The largest survey and analysis of infusion pump log data (approximately 500,000 hours); shows a high proportion of staff time is wasted in user interface design problems.

  • P. Masci, R. Ruksenas, P. Oladimeji, A. Cauchi, A. Gimblett, Y. Li, P. Curzon & H. Thimbleby, “The benefits of formalising design guidelines: A case study on the predictability of drug infusion pumps,” Journal of Innovations in Systems and Software Engineering. http://dx.doi.org/10.1007/s11334-013-0200-4, 2013. Peer reviewed, full paper.

Formal analysis can completely eliminate certain classes of use error.

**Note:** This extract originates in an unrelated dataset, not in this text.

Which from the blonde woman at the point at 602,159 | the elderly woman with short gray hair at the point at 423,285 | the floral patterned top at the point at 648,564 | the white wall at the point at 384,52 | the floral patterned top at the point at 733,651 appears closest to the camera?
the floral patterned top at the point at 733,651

  • H. Thimbleby, “Interaction Walkthrough: Evaluation of Safety Critical Interactive Systems,” Proc XIII International Workshop on Design, Specification and Verification of Interactive Systems — DSVIS 2006, Lecture Notes in Computer Science, 4323:52–66, Springer Verlag, 2007. http://dx.doi.org/10.1007/978-3-540-69554-7_5. Peer reviewed, full paper.

Paper underpinning the EPSRC Programme Grant — showed there was a serious, but soluble problem in health IT.

  • H. Thimbleby & P. Cairns, “Reducing Number Entry Errors: Solving a Widespread, Serious Problem,” Journal Royal Society Interface, 7(51):1429–1439, 2010. http://dx.doi.org/10.1098/rsif.2010.0112. Peer reviewed, full paper.

Laboratory experiments and simulation show improved user interfaces can reduce out by ten errors by a factor of two.

  • H. Thimbleby & D. Williams, “Using Nomograms to Reduce Harm from Clinical Calculations,” Proc IEEE International Conf on Healthcare Informatics — ICHI, 2013 [in press; publication date September 2013]. Peer reviewed, full paper.

Alternatives to conventional calculators can reduce error rates and their relative magnitude, in our experiments completely eliminating errors out by more than 50%.


Our work has led to many EPSRC grants, including EP/G003971/1, EP/G059063/1, EP/F059116/1 & EP/J020834/1, and a Royal Society-Leverhulme Senior Research Fellowship.